Доусон взлетел на ноги.
— Ты не понимаешь. Знаешь, что это не имеет значения. Я люблю ее и это не изменится. Или ты поддерживаешь меня, как и должен брат, или ты можешь держаться от меня подальше к чертовой матери.
Деймон поднял голову, его глаза были широко открыты и зрачки белые. Шок стер цвет с его лица, Доусон никогда раньше не видел такого выражения лица у брата. Как будто Доусон воткнул нож глубоко в спину брата.
— Значит, это будет так? — спросил Деймон.
Доусон ненавидел свои следующие слова, но он должен был их сказать.
— Да, это будет так.
Встав, Демон задвинул стул и подошел к окну. Несколько мгновений прошло в тишине, и затем он грубо рассмеялся.

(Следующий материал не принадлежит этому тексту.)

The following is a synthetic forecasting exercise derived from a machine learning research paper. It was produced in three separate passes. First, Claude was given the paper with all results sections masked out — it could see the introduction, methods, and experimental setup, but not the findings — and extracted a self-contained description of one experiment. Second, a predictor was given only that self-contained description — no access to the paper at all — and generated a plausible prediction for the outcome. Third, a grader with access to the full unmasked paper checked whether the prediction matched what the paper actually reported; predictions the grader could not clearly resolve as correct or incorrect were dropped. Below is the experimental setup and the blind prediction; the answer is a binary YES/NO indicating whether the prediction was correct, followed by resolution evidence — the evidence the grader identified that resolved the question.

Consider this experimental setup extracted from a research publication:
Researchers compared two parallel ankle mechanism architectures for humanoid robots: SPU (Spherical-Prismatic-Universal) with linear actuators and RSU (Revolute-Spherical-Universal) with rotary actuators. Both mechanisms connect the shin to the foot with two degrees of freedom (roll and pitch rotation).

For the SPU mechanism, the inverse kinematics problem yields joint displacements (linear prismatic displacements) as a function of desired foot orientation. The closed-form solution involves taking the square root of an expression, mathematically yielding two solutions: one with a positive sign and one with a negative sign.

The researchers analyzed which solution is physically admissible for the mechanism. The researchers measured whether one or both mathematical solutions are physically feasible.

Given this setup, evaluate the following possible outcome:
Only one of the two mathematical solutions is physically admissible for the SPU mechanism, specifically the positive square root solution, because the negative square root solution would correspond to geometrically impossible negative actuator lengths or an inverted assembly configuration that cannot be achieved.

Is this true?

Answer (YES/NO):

— Боже, я надеюсь, я никогда не влюблюсь.
Немного удивленный этим заявлением, Доусон смотрел на близнеца.
— Ты действительно этого хочешь?
— Да, черт возьми, — ответил Деймон. — Посмотри, в какого глупца ты превратился.
Несмотря ни на что, Доусон улыбнулся.
— Я знаю, что это было оскорбление, но я приму это как комплимент.
— Принимай, — Деймон повернулся к нему и прислонился к кухонному гарнитуру. — Мне не нравится это. Мне никогда не нравилось это но… но ты прав. Ты был прав.
Ад только что замерз.
Маленькая кривая усмешка появилась на лице Деймона.
— Я не могу говорить тебе, с кем тебе встречаться. Черт, никто не может говорить никому из нас кого любить.